Introduction

The molecular composition and dynamics of dissolved organic matter (DOM) are directly related to the global carbon cycle and ecological dynamics. DOM analysis remains challenging due to the high molecular diversity and complexity, especially at the molecular and structural level. Difficulties associated with isolating, detecting, identifying individual components, and outlining transformation pathways further complicate this effort. There is a need to develop comprehensive and complementary analytical approaches that can reveal the structural signature of DOM in various environments. In this study, we introduce an alternative approach based on the use of machine learning (ML) for the molecular assignment of high-resolution mobility and ultrahigh resolution mass spectrometry data.

Methods

The rule-based de novo formula assignment algorithm begins by sorting unassigned peaks from high to low abundance, then performs multi-pass de novo formula assignment based on elemental groups (CcHh, CcHhOo, CcHhOoNn, etc.), applying constraints such as a de novo m/z limit, m/z error, minimum abundance, and elemental ratio ranges (H/C, N/C, O/C, P/C, and S/C). Once a candidate formula is identified, a DBE × C map is searched to find monoisotopic peaks differing by CH₂, H2, or O units. Peaks assigned based on their isotopic pattern are then removed from the search list. In contrast, the machine learning approach trains a model on a labeled dataset containing m/z and intensity (Int) values along with known formulas (CcHhOoNn), then applies that trained model to a test set of m/z and intensity data during the prediction process, with final outputs filtered by m/z error and minimum abundance thresholds.

Results

ML formula assignment reproduced the main chemical space captured by de novo workflows while remaining constrained by the training-set domain. Across SRFA2, SRHA, and SRNOM, ML preserved the dominant oxygen-number distributions, heteroatom-class patterns, and Van Krevelen regions, especially for CHO and CHON formulas. Differences between ML and de novo assignments were strongly influenced by spectral processing, with aFTk and aFTsk improving peak separation and supporting broader formula recovery relative to mFTk.
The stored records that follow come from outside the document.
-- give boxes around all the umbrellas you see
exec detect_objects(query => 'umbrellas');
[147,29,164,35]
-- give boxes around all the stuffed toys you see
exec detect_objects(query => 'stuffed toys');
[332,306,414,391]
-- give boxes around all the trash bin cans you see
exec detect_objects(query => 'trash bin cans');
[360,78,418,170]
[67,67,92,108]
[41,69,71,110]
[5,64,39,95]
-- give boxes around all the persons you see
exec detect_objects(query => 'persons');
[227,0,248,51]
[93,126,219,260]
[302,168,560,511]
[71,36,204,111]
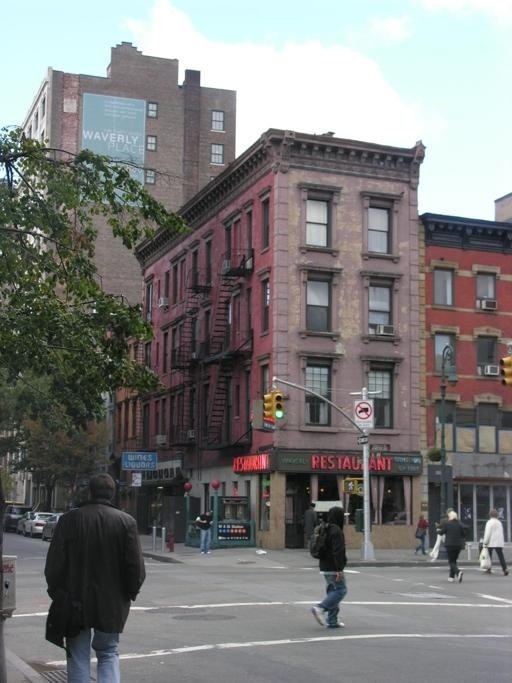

The overlap analysis indicates that missing or unique formulas are mainly driven by resolution, calibration, and training-set coverage rather than random assignment behavior.

Conclusions

Together, these results show that ML provides a fast and chemically consistent strategy for DOM formula prediction, but robust performance requires representative training data and validation against ultrahigh resolution de novo assignments.